2017年11月の本

今月の本です。
津和野はほんとうに寒いです。
今月は最安免許合宿で監獄のような環境にいたり、出張、出張あんど論文執筆でしたが、なんとか気合いで読みました。
とは言いつつ、この言い訳、最近多いのでやめたいなあ。。

「今月の本」のルール

  1. 毎月読んだ本をリストにしてブログを更新。
  2. 読んだと言っても、必ずしも全頁を読みきったことは意味しないし、再読したものもある。
  3. とはいえ、必ず入手し、本文に少しでも目を通すことが条件。
  4. コメントを書くかどうかは時間と体力次第。
  • 『1回でうかる! 普通免許ポイント攻略問題集』

1回でうかる! 普通免許ポイント攻略問題集 (NAGAOKA運転免許シリーズ)

1回でうかる! 普通免許ポイント攻略問題集 (NAGAOKA運転免許シリーズ)

免許合宿用に。まあ買わなくても良かったが、類書のなかでは最もよくまとまっていた。

中原中也――沈黙の音楽 (岩波新書)

中原中也――沈黙の音楽 (岩波新書)

全詩集(中原中也全詩集 (角川ソフィア文庫))とともに読んだ。
私はこれまで非常に狭い関心のなかで読書をしてきたため、遅ればせながら津和野に来てはじめて味読できた天才たちが幾人か存在する。西周ももちろんその一人であり、その他に中原中也宮沢賢治石牟礼道子がそれである。
本書は、そんな中也の新全集の編者であり詩人の佐々木幹郎氏によるもので、新資料も駆使しながら改めて中也に迫る書であった。

  • 神崎 繁『内乱の政治哲学:忘却と制圧』

内乱の政治哲学 忘却と制圧

内乱の政治哲学 忘却と制圧

鳥取駅近くにある定有堂という本屋さんで購入。
大きな本屋ではないけれど、文学や思想関連の選書にこだわりを感じられるいい場所でした。
haveagood.holiday
残念なことに最後のお仕事になってしまったこちらの書籍だが、最後に付された熊野先生の小論に涙を禁じ得ない。
こういう文章を書いてもらえる人が、そして書ける人がどれほどいるだろうか。

  • 穂村 弘『短歌の友人』

短歌の友人 (河出文庫)

短歌の友人 (河出文庫)

免許合宿の合間に手持ち無沙汰になったので、近所のブックオフで購入。
いわば歌論だが、穂村さんが選んだ短歌をともに吟味するなかで、短い言葉のもつ奥行きを感じられた。

哲学のプラグマティズム的転回

哲学のプラグマティズム的転回

前世紀来のアメリカにおける哲学状況の見通しを良くさせてくれた。訳文の明晰さも素晴らしいと思った。
再度腰を据えて『実在論を立て直す (叢書・ウニベルシタス)』を読み直して色々と咀嚼したいと思う。

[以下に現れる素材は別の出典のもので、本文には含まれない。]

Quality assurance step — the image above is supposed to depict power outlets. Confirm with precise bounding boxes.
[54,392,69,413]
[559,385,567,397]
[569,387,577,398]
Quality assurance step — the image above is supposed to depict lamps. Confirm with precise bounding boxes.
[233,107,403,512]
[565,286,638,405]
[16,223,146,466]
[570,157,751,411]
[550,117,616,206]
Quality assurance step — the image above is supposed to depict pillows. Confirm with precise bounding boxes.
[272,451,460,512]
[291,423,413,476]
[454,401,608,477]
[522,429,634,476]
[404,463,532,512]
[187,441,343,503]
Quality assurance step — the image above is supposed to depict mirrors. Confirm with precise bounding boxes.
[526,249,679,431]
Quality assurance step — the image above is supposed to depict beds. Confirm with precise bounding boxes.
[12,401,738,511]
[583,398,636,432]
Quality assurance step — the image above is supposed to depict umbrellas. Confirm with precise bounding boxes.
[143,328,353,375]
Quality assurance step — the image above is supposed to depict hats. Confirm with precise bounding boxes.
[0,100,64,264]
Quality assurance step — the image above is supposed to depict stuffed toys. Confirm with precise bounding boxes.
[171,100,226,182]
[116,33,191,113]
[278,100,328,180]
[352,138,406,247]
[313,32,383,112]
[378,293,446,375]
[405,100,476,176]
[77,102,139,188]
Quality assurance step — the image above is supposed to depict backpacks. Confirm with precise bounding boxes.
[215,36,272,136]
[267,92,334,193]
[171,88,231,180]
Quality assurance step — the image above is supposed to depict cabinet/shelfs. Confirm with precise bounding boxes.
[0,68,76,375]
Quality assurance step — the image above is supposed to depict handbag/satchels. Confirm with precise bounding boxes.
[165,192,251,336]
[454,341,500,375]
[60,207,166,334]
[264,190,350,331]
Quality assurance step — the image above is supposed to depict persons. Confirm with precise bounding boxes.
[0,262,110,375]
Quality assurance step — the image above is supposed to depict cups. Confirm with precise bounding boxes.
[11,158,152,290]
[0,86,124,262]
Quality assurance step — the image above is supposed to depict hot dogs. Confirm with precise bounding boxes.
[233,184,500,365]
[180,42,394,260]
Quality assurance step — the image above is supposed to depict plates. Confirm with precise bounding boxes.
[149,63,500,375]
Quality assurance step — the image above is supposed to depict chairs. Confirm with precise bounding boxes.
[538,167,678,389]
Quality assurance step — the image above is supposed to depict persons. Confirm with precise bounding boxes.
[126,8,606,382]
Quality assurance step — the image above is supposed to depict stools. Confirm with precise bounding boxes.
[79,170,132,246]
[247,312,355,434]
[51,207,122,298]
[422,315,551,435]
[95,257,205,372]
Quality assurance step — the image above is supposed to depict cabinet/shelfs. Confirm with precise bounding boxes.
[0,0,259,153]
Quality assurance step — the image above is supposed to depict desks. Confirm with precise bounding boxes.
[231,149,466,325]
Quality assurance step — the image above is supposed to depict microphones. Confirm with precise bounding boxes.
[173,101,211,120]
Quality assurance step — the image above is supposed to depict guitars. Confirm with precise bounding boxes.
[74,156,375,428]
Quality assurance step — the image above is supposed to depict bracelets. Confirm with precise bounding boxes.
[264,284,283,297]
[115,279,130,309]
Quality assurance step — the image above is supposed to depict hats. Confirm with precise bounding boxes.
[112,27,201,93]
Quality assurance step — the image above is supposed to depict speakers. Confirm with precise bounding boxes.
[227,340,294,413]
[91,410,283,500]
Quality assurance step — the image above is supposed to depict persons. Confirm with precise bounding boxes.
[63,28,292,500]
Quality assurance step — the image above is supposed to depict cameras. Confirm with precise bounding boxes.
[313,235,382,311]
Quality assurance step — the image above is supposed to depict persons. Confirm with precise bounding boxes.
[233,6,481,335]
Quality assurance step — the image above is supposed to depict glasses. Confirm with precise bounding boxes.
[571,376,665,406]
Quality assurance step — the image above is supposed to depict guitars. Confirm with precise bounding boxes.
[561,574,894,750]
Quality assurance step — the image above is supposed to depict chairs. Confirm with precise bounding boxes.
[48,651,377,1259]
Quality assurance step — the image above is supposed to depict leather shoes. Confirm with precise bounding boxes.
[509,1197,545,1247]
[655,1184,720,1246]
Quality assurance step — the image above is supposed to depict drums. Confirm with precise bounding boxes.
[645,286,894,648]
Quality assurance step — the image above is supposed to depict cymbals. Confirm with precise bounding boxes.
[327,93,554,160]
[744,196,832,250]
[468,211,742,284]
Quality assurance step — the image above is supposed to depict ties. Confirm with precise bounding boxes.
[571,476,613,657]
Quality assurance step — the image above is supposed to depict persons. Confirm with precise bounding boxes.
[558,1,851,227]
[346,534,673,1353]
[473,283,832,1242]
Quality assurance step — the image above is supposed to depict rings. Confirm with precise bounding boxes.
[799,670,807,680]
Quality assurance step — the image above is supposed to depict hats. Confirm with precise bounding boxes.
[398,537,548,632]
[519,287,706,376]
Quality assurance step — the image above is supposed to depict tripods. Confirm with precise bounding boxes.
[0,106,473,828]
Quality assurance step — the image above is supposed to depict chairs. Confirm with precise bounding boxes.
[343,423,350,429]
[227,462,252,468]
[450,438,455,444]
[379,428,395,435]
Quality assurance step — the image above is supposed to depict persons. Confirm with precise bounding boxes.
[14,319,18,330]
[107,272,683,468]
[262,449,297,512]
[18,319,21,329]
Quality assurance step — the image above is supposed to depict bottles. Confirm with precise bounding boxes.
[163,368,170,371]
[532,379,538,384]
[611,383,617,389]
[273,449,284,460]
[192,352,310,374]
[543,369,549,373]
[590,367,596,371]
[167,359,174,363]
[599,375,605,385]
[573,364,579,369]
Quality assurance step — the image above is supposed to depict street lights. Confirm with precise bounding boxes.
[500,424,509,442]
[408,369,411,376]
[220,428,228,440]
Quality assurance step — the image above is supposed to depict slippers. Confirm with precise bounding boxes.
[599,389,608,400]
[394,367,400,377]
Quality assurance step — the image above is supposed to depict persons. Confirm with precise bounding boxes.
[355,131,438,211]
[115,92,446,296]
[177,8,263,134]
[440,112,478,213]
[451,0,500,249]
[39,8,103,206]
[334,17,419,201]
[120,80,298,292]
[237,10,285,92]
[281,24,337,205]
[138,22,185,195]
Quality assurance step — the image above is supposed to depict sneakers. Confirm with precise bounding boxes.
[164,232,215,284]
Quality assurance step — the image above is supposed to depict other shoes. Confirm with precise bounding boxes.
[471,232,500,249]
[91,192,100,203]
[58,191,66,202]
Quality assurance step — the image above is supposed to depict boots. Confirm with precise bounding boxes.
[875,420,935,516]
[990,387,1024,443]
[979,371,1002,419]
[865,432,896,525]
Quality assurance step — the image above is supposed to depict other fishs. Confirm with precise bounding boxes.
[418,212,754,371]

以前小島先生の『朱子学と陽明学 (ちくま学芸文庫)』を拝読しており、今回はまさに関心ど真ん中の一冊だったので購入。
朱子学陽明学がいかに日本において土着し、影響を陰に陽に及ぼしていたかが分かり、東アジアというより大きな視点で日本近代を考えるための土台を与えてくれると思う。多くの人に手にとって欲しい。

  • 原 武史『日本政治思想史』

日本政治思想史 (放送大学教材)

日本政治思想史 (放送大学教材)

『日本政治思想史』というタイトルの書籍は、丸山以来多くの名著があるものの、難解なものが多い。
原先生の今回の一冊は、これまでの日本政治思想史研究を踏まえながら、著者独自の視点――政治と空間、鉄道、天皇制など――で当該分野を新たに描き出した好著。
放送大学の教材であることもあって、著者の言うとおり、高校卒業程度の日本史の知識を有していればついていけるだろう。はじめの一冊としておすすめしたい。

  • 山本 貴光『文学問題(F+f)+』

文学問題(F+f)+

文学問題(F+f)+

事前に予約しており、特典附録である「メイキング・オブ・『文学問題(F+f)+』」もいただきました。
さらに、偶然寄った青山ブックセンター六本木店にてフリーペーパーもゲット。
漱石文学論 (定本 漱石全集 第14巻)』というハチャメチャな論考に丁寧に、ときに大胆に読む待望の書。
まだ序盤ですが、読むのが惜しい気さえしてきます。